The fatal attack was prolonged. The attack may be thought of as having taken place in three distinct phases. The cell was a fairly confined space. Nguyen was sitting at a desk in the cell when the three men entered it. He was attacked there and fought his way into the shower cubicle where he endeavoured to take refuge. That attempt proving futile, he fought his way back out into the main area of the cell and was left for dead by the three men, where he was found lying on the floor in the vicinity of the bed. The evidence is not definite as to the stage at which a fatal wound was inflicted.

The case went to the jury on the basis that each of the appellants admitted an involvement in the murder which, if done with knowledge that the murdered man was to be attacked with weapons, and to assist in the attack, could found a conviction of murder.

Maycock had stated in his record of interview that the fork tine was bandaged to Wilton's hand or arm. It was said to follow that the implication that it was concealed from Maycock, until it was used without warning at the scene, could not be eliminated. That by no means follows. The evidence was that the three accused had access to a day key which permitted them to move freely from Maycock's cell to the murdered man's cell. There was no evidence directed to an inference that it was necessary to conceal the weapons from correctional officers in the passage from Maycock's to Nguyen's cell. An inference was open, having regard to the nature of the fork tine, that it might be more effectively and safely (from the point of view of the user) used if bandaging was involved. Put shortly, it was by no means the case that an implication that the weapon was concealed from Maycock until Wilton commenced to use it could not be eliminated.

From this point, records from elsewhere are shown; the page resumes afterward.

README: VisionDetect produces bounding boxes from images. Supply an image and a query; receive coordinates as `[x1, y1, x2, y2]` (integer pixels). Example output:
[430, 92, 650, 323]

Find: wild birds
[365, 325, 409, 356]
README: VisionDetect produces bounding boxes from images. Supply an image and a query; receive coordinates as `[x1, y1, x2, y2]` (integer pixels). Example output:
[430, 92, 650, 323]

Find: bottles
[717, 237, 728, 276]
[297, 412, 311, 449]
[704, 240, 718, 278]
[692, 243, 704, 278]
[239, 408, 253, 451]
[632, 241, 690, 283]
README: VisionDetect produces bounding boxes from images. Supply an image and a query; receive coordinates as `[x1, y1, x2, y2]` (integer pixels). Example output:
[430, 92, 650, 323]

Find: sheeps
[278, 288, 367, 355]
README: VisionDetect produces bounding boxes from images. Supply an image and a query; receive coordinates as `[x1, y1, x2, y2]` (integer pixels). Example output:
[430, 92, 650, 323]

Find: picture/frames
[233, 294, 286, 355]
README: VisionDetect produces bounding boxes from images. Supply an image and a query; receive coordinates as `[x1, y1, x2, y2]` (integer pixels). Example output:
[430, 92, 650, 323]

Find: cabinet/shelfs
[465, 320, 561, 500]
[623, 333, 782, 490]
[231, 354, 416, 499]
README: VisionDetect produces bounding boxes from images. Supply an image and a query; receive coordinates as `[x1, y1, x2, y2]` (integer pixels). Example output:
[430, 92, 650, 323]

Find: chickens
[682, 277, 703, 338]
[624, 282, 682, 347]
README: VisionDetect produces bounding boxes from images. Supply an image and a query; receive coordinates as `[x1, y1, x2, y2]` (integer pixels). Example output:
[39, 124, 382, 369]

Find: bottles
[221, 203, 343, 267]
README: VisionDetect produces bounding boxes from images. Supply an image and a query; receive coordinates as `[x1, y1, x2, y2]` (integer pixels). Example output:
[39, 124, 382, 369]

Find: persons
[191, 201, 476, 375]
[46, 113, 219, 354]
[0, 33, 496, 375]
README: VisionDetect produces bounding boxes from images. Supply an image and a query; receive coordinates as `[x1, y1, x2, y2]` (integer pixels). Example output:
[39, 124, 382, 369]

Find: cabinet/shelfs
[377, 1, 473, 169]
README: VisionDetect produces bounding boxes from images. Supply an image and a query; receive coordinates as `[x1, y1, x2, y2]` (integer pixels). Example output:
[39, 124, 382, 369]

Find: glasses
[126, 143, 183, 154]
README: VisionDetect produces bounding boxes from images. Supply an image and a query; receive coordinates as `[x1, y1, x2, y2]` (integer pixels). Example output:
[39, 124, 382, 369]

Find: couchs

The records of the interviews given by each of the accused were a mixture of inculpatory and exculpatory statements. The trial judge directed the jury that they could look at the role that each accused admitted to playing, and reject the attempts to exculpate themselves, and so "readily reach the conclusion that each of them is involved in the murder of the deceased". The trial judge also directed the jury to the effect that they were entitled to regard each accused as having lied, and to regard the lies as springing from a consciousness of guilt and hence capable of founding an inference of guilty. Neither direction given can be faulted - it was not suggested in argument it could be.

Something has already been said of what Wilton is recorded as having said about the purpose of the event. Day was recorded as having said to the effect that his role was to be look-out and that when he heard the violence commence he could not leave his post. The learned trial judge, in this context, instructed the jury they had to be satisfied the fatal blow had not been struck at that time. Day cannot complain of this direction. It was open to the jury to infer he went there to fulfil the role of look-out.

There was ample evidence upon which the jury was entitled to conclude that each of the accused murdered Nguyen. The whole of the evidence was capable of founding a conclusion that any inference consistent with the innocence of a particular accused had been eliminated. There is nothing surprising or unreasonable in the verdict against each accused and the appeals should be dismissed.